━━ Given text ━━

[FFmpeg-devel] [PATCH] 'vorbis_residue_decode' optimizations

Sun Sep 28 02:33:10 CEST 2008

On Thursday 11 September 2008, Loren Merritt wrote:
> On Wed, 10 Sep 2008, Siarhei Siamashka wrote:
> > On Tuesday 09 September 2008, Loren Merritt wrote:
> >> You could try decoding residual in channel-interleaved order, do that
> >> consecutive codebook entries are consecutive in decoded memory. The simd
> >> savings might be worth an extra copy to deinterleave afterward.
> >
> > Do you suggest to deinterleave codebook entries beforehand on header
> > setup stage, so that when they are used in resude decode function later,
> > no extra 'shufps' SSE instructions would be needed? This might actually
> > work.
>
> Better than nothing, though it doesn't help dim2.

Yes, sure. All these more complicated optimizations are interesting and can be
considered later.

> >+ while ((step -= 4) >= 0) {
> >+     UPDATE_CACHE(re, gb)
> >+     VORBIS_GET_VLC(coffs, re, gb, vlc_table, codebook_nb_bits,
> > codebook_nb_bits_mask, 3, 1) +     asm volatile ("movlps 0(%0,%1,8),
> > %%xmm0 \n" : : "r" (codevectors), "r" (coffs)); +    
> > VORBIS_GET_VLC(coffs, re, gb, vlc_table, codebook_nb_bits,
> > codebook_nb_bits_mask, 3, 0) +     asm volatile ("movhps (%0,%1,8),
> > %%xmm0 \n" : : "r" (codevectors), "r" (coffs)); +     UPDATE_CACHE(re,
> > gb)

━━━

— Jobs —
[a] Answer these questions from the FFmpeg thread on 'vorbis_residue_decode' optimizations.
(i) In what order does Loren Merritt suggest decoding the residual?
(ii) Which SSE instructions does Siarhei Siamashka say might not be needed if codebook entries were deinterleaved during header setup?
(iii) According to Loren Merritt, what does that deinterleaving approach not help?
[b] Continue the FFmpeg thread on 'vorbis_residue_decode' optimizations from the point where it ends.

━━ Supplied data ━━

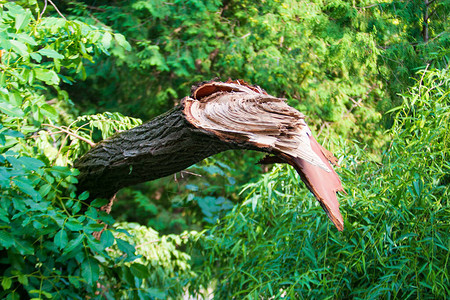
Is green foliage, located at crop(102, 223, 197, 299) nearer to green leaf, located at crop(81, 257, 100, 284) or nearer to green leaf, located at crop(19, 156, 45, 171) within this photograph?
green leaf, located at crop(81, 257, 100, 284)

━━━

— Answers given —
[a]
(i) Channel-interleaved order.
(ii) The 'shufps' SSE instructions.
(iii) dim2.

[b]
> >+     VORBIS_GET_VLC(coffs, re, gb, vlc_table, codebook_nb_bits,
> > codebook_nb_bits_mask, 3, 1) +     asm volatile ("movlps 0(%0,%1,8),
> > %%xmm1 \n" : : "r" (codevectors), "r" (coffs)); +    
> > VORBIS_GET_VLC(coffs, re, gb, vlc_table, codebook_nb_bits,
> > codebook_nb_bits_mask, 3, 0) +     asm volatile ("movhps (%0,%1,8),
> > %%xmm1 \n" : : "r" (codevectors), "r" (coffs)); +     asm volatile
> > ("movaps %xmm0, %xmm3 \n");
> >+     asm volatile ("shufps $0x88, %xmm1, %xmm0 \n");
> >+     asm volatile ("shufps $0xDD, %xmm1, %xmm3 \n");
> >+     asm volatile ("movaps 0(%0), %%xmm4 \n" : : "r" (p1));
> >+     asm volatile ("movaps 0(%0), %%xmm5 \n" : : "r" (p2));
> >+     asm volatile ("addps %xmm0, %xmm4 \n");
> >+     asm volatile ("addps %xmm3, %xmm5 \n");
>
> asm volatile ("addps (%0), %%xmm0 \n" : : "r" (p1));
> asm volatile ("addps (%0), %%xmm3 \n" : : "r" (p2));

Thanks, a good catch.

> >+ if (step & 2) {
> >+     UPDATE_CACHE(re, gb)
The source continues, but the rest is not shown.